━━━ Source text
New England Accordion Connection Museum

An Accordion Museum?

By Francis Schell
Photo by Ethan Ash

It bears the impressive title of New England Accordion Connection Museum and Company (NEACMC), and it is housed in the restored former North Canaan train station. As a museum it is remarkable. More than 400 vintage instruments are displayed, many artfully encrusted with rhinestones and mother-of-pearl, bearing in fanciful lettering the name of the maker or owner. Most were donated, and date from the 1930s and ’40s, the heyday of accordion popularity, before Elvis’ guitar stole the spotlight. Each has its history: Barbara O’Connell entertained battle-bound World War II troops with hers; Cesar Dicato serenaded Al Capone with his; famed TV host Lawrence Welk’s favorite “squeeze box” ( slang for accordion) is there.
━━━━━━
━━━ Given information
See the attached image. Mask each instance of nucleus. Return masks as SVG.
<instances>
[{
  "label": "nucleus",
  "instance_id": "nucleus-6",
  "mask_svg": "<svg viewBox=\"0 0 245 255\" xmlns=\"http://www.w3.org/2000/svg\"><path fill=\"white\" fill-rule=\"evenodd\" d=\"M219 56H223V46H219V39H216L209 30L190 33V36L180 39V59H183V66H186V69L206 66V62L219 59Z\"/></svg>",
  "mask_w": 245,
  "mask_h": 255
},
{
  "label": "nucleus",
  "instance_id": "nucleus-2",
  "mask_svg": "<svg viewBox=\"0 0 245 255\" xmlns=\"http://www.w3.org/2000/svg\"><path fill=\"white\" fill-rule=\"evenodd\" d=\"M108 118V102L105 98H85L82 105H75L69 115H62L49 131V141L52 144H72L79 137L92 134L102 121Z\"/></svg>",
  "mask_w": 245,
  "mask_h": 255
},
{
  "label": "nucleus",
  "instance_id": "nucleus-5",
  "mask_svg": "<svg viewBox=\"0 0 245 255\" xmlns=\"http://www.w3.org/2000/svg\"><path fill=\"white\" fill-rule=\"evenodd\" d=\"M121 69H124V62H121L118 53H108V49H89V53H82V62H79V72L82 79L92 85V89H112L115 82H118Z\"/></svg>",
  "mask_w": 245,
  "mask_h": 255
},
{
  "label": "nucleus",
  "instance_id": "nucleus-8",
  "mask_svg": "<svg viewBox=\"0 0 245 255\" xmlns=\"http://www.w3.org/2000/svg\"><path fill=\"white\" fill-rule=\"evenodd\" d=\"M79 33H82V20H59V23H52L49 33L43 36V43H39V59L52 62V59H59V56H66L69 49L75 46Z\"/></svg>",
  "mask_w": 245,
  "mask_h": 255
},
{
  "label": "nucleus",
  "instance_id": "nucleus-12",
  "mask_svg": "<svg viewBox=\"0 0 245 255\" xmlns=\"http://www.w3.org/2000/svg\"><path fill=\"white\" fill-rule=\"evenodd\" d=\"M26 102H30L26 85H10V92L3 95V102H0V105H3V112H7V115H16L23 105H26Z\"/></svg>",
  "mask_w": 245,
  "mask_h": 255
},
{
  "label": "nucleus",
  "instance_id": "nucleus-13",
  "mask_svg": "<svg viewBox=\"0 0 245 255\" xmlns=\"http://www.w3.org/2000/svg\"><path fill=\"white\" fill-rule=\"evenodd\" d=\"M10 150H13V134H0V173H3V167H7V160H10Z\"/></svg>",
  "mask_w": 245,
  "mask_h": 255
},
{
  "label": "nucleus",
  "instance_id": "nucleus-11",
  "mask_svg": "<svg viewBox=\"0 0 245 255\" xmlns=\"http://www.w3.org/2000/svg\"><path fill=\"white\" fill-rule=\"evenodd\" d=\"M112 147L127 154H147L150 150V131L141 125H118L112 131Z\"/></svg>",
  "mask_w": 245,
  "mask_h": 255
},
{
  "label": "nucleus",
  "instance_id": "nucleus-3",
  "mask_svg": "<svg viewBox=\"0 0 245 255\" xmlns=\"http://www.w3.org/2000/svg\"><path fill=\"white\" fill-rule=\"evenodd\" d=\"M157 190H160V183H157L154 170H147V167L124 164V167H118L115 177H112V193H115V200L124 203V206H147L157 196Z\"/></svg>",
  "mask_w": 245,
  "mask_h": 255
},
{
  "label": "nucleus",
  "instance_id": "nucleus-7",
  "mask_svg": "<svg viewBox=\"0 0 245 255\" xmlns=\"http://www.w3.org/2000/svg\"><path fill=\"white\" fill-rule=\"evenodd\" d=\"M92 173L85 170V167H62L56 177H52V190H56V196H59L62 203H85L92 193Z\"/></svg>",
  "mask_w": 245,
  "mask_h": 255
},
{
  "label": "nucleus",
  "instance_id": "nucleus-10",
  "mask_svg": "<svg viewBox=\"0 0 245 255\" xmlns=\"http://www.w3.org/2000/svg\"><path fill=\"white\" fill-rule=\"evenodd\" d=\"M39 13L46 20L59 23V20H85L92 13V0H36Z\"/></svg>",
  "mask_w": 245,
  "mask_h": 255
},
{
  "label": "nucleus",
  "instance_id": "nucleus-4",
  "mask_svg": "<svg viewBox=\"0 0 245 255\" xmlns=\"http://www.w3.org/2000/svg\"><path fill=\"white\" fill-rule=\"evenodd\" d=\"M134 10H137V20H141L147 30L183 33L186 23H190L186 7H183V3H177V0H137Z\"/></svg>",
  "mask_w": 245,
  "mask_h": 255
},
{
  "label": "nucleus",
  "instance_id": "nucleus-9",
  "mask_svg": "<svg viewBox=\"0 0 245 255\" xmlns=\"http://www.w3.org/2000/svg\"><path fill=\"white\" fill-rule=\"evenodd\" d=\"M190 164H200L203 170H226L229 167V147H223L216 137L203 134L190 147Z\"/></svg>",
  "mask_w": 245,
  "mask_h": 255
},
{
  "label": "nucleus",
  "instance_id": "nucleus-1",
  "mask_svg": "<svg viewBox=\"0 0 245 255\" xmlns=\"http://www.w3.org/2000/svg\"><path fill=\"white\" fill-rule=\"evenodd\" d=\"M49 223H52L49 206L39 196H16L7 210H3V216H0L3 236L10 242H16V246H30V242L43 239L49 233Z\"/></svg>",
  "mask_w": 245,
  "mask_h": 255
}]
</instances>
━━━━━━
## [Problem to solve]
Rewrite the part of the accordion museum text that begins with "An Accordion Museum?" and ends with "accordion) is there.", renaming "train station" to "railway depot" throughout.

## [Response]
An Accordion Museum?

By Francis Schell
Photo by Ethan Ash

It bears the impressive title of New England Accordion Connection Museum and Company (NEACMC), and it is housed in the restored former North Canaan railway depot. As a museum it is remarkable. More than 400 vintage instruments are displayed, many artfully encrusted with rhinestones and mother-of-pearl, bearing in fanciful lettering the name of the maker or owner. Most were donated, and date from the 1930s and ’40s, the heyday of accordion popularity, before Elvis’ guitar stole the spotlight. Each has its history: Barbara O’Connell entertained battle-bound World War II troops with hers; Cesar Dicato serenaded Al Capone with his; famed TV host Lawrence Welk’s favorite “squeeze box” ( slang for accordion) is there.